Baker comes toward her, knotting her hands into Hannah’s sleep shirt. She kisses her quickly, routinely, like she’s been doing it her whole life, which she practically has. “Go,” she orders, swatting Hannah’s butt. “Don’t keep the hair and makeup people waiting.”
Hannah kisses her back. For some reason, a lump has settled into her throat.
She assumed she would cry at some point today, but she didn’t think it would happen so early or during such a mundane, ordinary moment.

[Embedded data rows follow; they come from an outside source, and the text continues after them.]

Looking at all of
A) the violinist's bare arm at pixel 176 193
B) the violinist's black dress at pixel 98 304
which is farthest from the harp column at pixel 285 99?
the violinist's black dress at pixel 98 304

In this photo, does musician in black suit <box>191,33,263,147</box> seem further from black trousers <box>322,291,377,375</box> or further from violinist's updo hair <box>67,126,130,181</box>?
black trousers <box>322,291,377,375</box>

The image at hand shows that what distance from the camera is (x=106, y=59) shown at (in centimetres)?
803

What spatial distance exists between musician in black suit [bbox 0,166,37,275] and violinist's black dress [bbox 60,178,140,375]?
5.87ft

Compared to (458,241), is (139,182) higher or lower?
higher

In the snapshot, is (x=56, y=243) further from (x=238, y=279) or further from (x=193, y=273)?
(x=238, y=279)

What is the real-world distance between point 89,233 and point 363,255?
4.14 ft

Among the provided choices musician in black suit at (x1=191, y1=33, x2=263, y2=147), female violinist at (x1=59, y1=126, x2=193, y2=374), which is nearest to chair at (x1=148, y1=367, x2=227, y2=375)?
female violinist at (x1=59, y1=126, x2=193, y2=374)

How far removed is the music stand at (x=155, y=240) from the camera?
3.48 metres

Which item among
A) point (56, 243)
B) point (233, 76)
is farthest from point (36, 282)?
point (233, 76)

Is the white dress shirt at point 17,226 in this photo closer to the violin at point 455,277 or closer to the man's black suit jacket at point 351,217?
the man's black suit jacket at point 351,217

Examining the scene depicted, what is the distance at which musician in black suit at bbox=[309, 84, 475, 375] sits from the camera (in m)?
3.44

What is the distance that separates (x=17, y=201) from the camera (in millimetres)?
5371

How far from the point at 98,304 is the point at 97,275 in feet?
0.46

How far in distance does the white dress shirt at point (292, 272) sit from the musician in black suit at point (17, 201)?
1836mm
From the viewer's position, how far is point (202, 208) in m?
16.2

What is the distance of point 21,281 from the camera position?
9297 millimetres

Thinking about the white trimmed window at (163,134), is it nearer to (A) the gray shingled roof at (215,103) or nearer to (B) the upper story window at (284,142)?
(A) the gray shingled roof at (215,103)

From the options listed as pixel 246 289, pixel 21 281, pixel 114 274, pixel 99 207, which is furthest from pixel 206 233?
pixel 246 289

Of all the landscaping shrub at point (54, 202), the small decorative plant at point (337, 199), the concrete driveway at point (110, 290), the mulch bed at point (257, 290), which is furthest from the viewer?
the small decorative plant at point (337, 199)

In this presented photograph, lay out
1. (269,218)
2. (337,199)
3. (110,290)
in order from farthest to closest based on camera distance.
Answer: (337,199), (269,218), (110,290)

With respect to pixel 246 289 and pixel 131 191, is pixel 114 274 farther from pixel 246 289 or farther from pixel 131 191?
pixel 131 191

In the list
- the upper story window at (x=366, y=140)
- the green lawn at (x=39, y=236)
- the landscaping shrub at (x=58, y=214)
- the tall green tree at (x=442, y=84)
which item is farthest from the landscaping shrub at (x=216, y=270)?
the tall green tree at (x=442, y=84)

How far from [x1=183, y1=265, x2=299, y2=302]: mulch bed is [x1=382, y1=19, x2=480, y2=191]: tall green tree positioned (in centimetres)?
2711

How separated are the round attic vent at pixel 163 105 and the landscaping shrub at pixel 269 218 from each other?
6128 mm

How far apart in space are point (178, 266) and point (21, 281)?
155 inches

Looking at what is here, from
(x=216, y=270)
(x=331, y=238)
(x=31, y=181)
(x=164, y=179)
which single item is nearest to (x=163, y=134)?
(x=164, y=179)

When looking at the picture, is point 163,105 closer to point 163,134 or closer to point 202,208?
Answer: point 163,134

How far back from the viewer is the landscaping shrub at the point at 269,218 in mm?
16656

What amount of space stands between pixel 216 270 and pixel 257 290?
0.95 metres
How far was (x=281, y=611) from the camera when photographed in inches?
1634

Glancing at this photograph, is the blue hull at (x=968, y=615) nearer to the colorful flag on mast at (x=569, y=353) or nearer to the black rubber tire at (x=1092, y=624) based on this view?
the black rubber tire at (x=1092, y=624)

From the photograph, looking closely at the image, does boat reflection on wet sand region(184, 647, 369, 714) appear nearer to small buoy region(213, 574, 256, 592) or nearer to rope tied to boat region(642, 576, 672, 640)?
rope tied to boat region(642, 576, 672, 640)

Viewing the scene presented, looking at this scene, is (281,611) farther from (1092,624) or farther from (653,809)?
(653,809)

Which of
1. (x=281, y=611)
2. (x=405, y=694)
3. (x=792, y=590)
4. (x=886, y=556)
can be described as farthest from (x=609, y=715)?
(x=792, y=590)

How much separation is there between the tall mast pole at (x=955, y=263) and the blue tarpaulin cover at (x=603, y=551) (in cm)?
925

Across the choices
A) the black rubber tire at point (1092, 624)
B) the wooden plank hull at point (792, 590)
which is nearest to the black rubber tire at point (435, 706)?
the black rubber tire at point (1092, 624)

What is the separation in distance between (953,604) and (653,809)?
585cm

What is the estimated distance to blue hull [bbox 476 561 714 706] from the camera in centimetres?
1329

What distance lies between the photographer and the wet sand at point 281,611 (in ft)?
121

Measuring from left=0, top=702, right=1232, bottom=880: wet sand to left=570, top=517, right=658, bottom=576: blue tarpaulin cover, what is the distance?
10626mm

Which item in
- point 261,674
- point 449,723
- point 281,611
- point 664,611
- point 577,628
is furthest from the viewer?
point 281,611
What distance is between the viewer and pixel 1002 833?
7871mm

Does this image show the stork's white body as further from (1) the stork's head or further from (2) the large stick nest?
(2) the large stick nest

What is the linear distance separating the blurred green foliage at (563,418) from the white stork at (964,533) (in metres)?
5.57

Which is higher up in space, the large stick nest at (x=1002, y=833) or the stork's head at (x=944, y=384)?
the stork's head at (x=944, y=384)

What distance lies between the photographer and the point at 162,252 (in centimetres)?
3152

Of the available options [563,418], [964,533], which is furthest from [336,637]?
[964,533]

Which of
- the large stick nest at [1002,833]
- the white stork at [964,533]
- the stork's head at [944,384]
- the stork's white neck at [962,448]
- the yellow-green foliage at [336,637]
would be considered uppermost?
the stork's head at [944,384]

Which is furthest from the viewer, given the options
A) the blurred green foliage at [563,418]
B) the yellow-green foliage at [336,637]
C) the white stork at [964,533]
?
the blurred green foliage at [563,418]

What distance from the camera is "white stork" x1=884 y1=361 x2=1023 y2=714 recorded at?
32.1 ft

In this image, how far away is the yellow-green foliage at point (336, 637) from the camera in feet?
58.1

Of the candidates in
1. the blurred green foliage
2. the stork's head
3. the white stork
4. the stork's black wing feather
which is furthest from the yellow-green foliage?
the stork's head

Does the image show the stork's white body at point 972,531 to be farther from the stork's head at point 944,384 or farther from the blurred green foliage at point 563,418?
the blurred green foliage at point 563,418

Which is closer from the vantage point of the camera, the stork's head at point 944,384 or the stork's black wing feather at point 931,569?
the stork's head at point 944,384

She looks at Baker, this successful, self-possessed, gorgeous woman who owns a partnership stake in Rustin’s best veterinary practice, who splits the mortgage with Hannah every month, who keeps their bookshelves organized alphabetically and whips up a batch of cookies when Hannah has a rough day and curls up in bed next to Hannah every night, kissing her and whispering “I love you” just before she drifts off to sleep.
And how did they get here, and how has their love grown into something so beautifully routine, and how have they created this life together that once felt so miraculous and out of reach?
Baker pulls her T-shirt and sweatpants off, revealing the body of a thirty-two-year-old woman with curves and scars and stretch marks that Hannah loves with every fiber of her being.
This is her best friend, the person she knows more intimately than any other human on earth, and today Hannah is going to marry her.
“Go on,” Baker tells her, nodding toward the door. She gestures at her own naked body. “I promise you, this isn’t going anywhere.”
Hannah smiles. “I’ll see you at the altar?” she asks, and it’s a different altar than she imagined when she was young, but it’s an altar all the same.
Baker winks. “I’ll be the other girl in the white dress.”